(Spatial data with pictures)
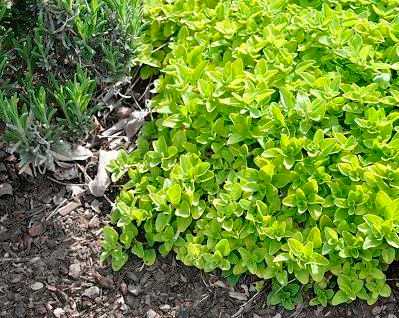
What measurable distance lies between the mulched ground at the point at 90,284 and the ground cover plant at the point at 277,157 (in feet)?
0.21

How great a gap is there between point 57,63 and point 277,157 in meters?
1.00

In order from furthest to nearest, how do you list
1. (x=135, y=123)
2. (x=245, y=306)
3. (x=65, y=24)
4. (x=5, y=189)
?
(x=135, y=123)
(x=5, y=189)
(x=65, y=24)
(x=245, y=306)

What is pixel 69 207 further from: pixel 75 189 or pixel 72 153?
pixel 72 153

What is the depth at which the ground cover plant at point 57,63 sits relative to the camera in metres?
2.85

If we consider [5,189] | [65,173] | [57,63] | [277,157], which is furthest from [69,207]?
[277,157]

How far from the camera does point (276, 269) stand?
2.69 meters

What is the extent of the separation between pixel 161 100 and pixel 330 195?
0.83 meters

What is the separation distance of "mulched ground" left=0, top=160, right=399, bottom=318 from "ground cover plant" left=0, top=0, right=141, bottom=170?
0.89 ft

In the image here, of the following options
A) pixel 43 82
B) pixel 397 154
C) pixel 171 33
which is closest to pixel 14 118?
pixel 43 82

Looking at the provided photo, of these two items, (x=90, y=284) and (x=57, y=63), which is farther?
(x=57, y=63)

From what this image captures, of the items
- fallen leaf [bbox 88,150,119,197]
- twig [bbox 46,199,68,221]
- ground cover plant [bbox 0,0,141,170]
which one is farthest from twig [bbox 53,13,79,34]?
twig [bbox 46,199,68,221]

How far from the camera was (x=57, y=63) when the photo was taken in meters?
3.08

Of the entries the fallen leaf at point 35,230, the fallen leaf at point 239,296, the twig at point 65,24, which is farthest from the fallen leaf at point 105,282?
the twig at point 65,24

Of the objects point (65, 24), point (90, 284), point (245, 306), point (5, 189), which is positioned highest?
point (65, 24)
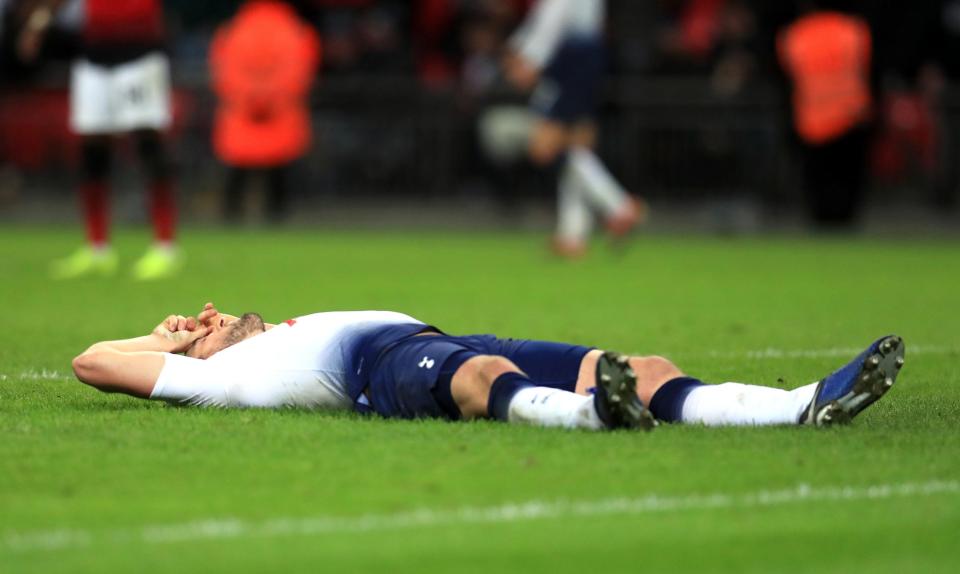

## WORK REQUIRED
Copy out all of the entries above, swapping each "mulched ground" for "bark mulch" and keeping everything else the same. Leave the pictures out.

## ANSWER TO THE PROBLEM
What measurable distance lies between the bark mulch at the point at 90,284 and the ground cover plant at the point at 277,157 (in feet)?
0.21

How great a gap is there between point 57,63 and point 277,157 in meters?
1.00

In order from furthest to nearest, how do you list
1. (x=135, y=123)
2. (x=245, y=306)
3. (x=65, y=24)
4. (x=5, y=189)
?
(x=135, y=123)
(x=5, y=189)
(x=65, y=24)
(x=245, y=306)

What is pixel 69 207 further from: pixel 75 189 or pixel 72 153?
pixel 72 153

What is the depth at which the ground cover plant at point 57,63 sits relative to the camera in metres?
2.85

If we consider [5,189] | [65,173] | [57,63] | [277,157], which is furthest from [69,207]?
[277,157]

How far from the camera does point (276, 269) stand?
2.69 meters

What is the extent of the separation between pixel 161 100 and pixel 330 195?
0.83 meters

What is the separation distance of "bark mulch" left=0, top=160, right=399, bottom=318 from "ground cover plant" left=0, top=0, right=141, bottom=170?
0.89 ft

In the image here, of the following options
A) pixel 43 82
B) pixel 397 154
C) pixel 171 33
which is closest to pixel 14 118?
pixel 43 82

Looking at the provided photo, of these two items, (x=90, y=284) and (x=57, y=63), which is farther?
(x=57, y=63)

From what this image captures, of the items
- fallen leaf [bbox 88,150,119,197]
- twig [bbox 46,199,68,221]
- ground cover plant [bbox 0,0,141,170]
which one is farthest from twig [bbox 53,13,79,34]?
twig [bbox 46,199,68,221]

How far from the camera was (x=57, y=63) when the photo was taken in meters?
3.08

Of the entries the fallen leaf at point 35,230, the fallen leaf at point 239,296, the twig at point 65,24, which is farthest from the fallen leaf at point 105,282?
the twig at point 65,24

Of the objects point (65, 24), point (90, 284), point (245, 306), point (5, 189), which is positioned highest?
point (65, 24)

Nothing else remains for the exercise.